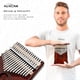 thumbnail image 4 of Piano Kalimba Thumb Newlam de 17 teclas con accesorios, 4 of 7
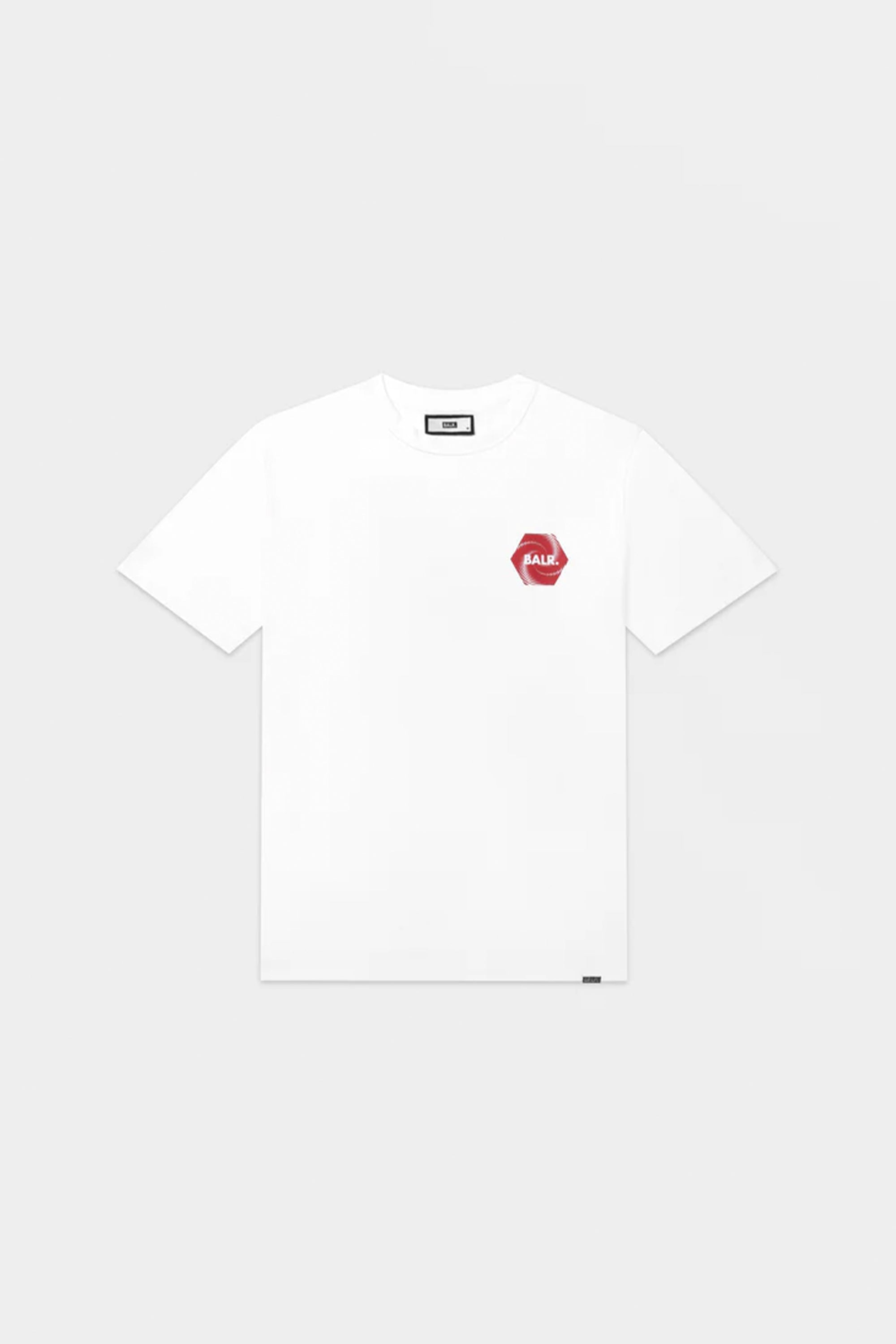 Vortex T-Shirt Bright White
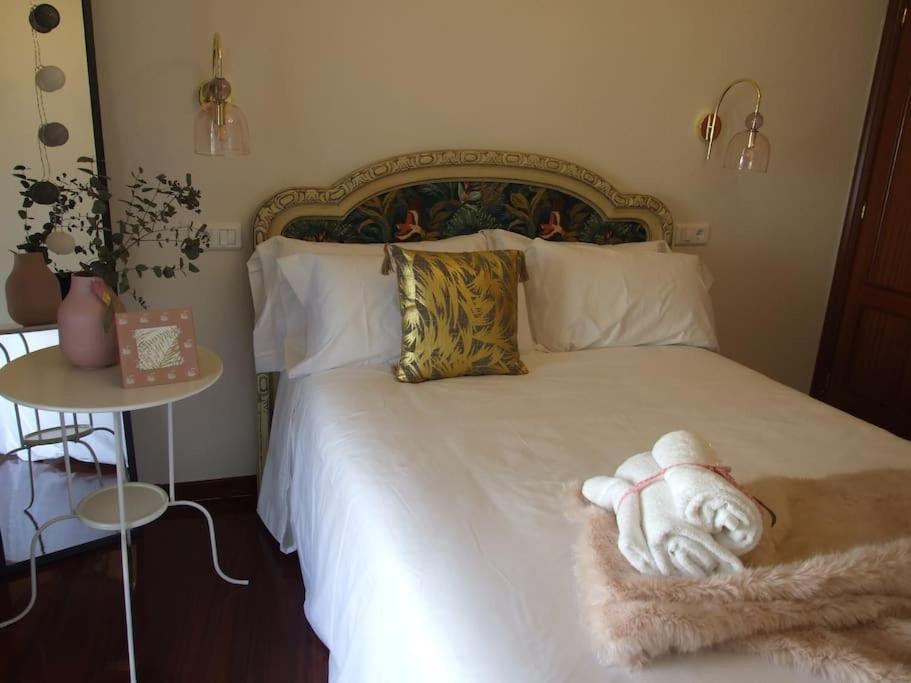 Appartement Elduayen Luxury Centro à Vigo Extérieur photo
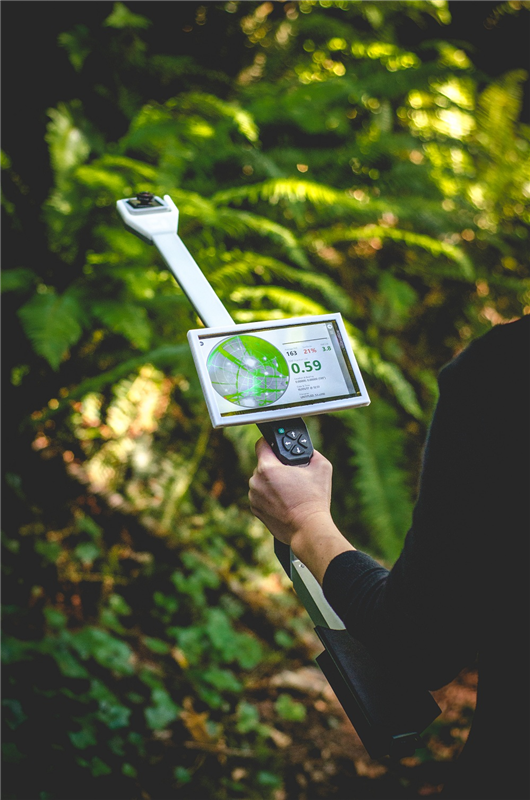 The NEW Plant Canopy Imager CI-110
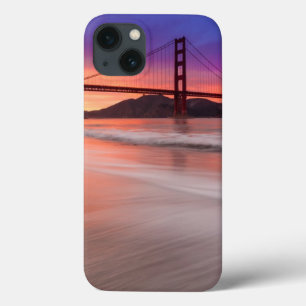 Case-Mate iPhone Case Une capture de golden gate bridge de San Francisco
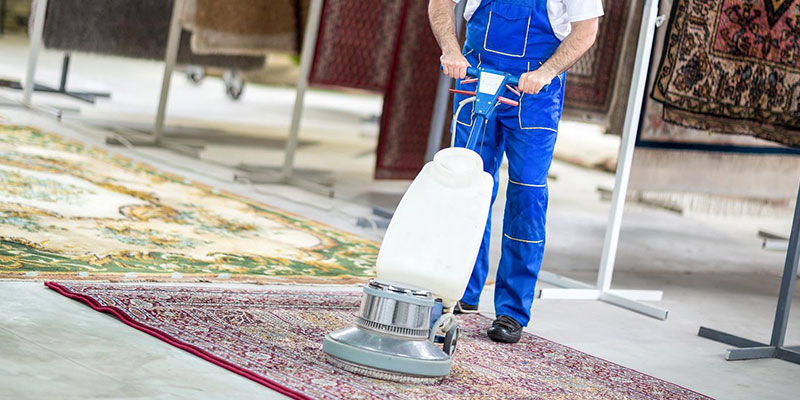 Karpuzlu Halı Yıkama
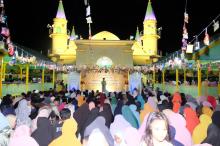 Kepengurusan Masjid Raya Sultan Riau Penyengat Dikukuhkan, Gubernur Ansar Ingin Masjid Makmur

• What is needed
Copy word for word every line from the one holding "Karpuzlu Halı Yıkama" to the end of the listing, both ends included, but do not copy any pictures.

• Exercise answer
 Karpuzlu Halı Yıkama
 Kepengurusan Masjid Raya Sultan Riau Penyengat Dikukuhkan, Gubernur Ansar Ingin Masjid Makmur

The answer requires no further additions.